🪄 Installation

A Living Benchmark for Machine Learning on Tabular Data 💫

🚀 Leaderboard	📂 Example Scripts	📊 Dataset Curation	📄 Paper

TabArena is a living benchmarking system that makes benchmarking tabular machine learning models a reliable experience. TabArena implements best practices to ensure methods are represented at their peak potential, including cross-validated ensembles, strong hyperparameter search spaces contributed by the method authors, early stopping, model refitting, parallel bagging, memory usage estimation, and more.

TabArena currently consists of:

51 manually curated tabular datasets representing real-world tabular data tasks.
9 to 30 evaluated splits per dataset.
27+ tabular machine learning methods, including 10+ tabular foundation models.
More than 50 million trained models across the benchmark, with all validation and test predictions cached to enable tuning and post-hoc ensembling analysis.
A live TabArena leaderboard showcasing the results.

⚡ Quickstart

Tip

The fastest way to try TabArena end-to-end:

pip install uv
git clone https://github.com/autogluon/tabarena.git && cd tabarena
uv sync --extra benchmark
uv run python examples/benchmarking/run_quickstart_tabarena.py

For other install paths (eval-only, editable AutoGluon, dependency), see Installation below.

🕹️ Use Cases

We share more details on various use cases of TabArena in our examples:

📊 Benchmarking Predictive Machine Learning Models: please refer to examples/benchmarking.
🚀 Using SOTA Tabular Models Benchmarked by TabArena: please refer to examples/running_tabarena_models.
🗃️ Analysing Metadata and Meta-Learning: please refer to examples/meta.
📈 Generating Plots and Leaderboards: please refer to examples/plots_and_leaderboards.
🔁 Reproducibility: we share instructions for reproducibility in examples.

Datasets

Please refer to our dataset curation repository to learn more about or contributed data!

🪄 Installation

Important

Requires Python 3.11–3.13 and uv.

Pick the install path that matches what you want to do:

📊 Evaluation only — leaderboards & metrics, no model fitting

git clone https://github.com/autogluon/tabarena.git
cd tabarena
uv sync

🚀 Benchmark — core set of models for benchmarking

Installs the core models used for standard benchmarking: tabpfn, tabicl, ebm, search_spaces, realmlp, tabdpt, tabm.

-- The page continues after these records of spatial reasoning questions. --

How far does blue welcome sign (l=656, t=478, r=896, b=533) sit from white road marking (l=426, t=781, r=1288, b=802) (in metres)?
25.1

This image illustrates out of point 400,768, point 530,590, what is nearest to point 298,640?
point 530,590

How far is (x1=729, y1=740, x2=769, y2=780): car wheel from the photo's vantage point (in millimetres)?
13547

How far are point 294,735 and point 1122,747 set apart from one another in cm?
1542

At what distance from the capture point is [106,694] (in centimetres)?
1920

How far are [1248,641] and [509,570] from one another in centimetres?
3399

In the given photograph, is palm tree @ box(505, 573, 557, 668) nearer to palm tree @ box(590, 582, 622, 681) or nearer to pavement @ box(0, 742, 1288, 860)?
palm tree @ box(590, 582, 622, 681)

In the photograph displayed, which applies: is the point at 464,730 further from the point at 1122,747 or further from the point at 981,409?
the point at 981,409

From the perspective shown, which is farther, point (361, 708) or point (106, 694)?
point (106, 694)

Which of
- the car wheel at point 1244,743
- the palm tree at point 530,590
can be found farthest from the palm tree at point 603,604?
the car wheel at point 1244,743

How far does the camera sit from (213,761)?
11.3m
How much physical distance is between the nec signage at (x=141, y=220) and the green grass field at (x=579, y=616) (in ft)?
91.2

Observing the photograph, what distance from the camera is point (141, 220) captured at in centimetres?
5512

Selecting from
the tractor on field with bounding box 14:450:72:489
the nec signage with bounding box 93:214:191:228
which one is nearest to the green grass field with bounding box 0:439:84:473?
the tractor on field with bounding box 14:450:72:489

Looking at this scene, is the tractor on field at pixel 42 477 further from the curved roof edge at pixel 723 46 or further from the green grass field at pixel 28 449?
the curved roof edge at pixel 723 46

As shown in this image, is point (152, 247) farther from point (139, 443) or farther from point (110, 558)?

git clone https://github.com/autogluon/tabarena.git
cd tabarena
uv sync --extra benchmark

➕ Benchmark + Extended — core models plus the extended model set

The extended extra is experimental and may fail to resolve or install due to incompatible version requirements across model dependencies. Use it only if you specifically need every model in a single environment; otherwise prefer benchmark or benchmark plus one specific model.

Layers the extended model set (modernnca, xrfm, sap-rpt-oss, ...) on top of the core benchmark set.

git clone https://github.com/autogluon/tabarena.git
cd tabarena
uv sync --extra benchmark --extra extended

To install only one extended model on top of benchmark (recommended over extended when you only need a single extra model), pass its extra by name — for example, just xrfm:

git clone https://github.com/autogluon/tabarena.git
cd tabarena
uv sync --extra benchmark --extra xrfm

🛠️ Developer — editable AutoGluon + editable TabArena

Create a virtual environment:

uv venv --seed --python 3.12 ~/.venvs/tabarena
source ~/.venvs/tabarena/bin/activate

Install editable AutoGluon and TabArena:

git clone https://github.com/autogluon/autogluon.git
./autogluon/full_install.sh

git clone https://github.com/autogluon/tabarena.git
uv pip install --prerelease=allow -e "./tabarena/tabarena[benchmark]"

In PyCharm, mark tabarena/ and each autogluon/src/ subdirectory as Sources Root so imports resolve.

📦 Use TabArena as a dependency

Add the following to your project's dependencies:

"tabarena @ git+https://github.com/autogluon/tabarena.git#subdirectory=tabarena"

📦 TabArena Artifacts

TabArena caches predictions, results, and leaderboards as downloadable artifacts so you can reproduce or extend any analysis without re-running the benchmark.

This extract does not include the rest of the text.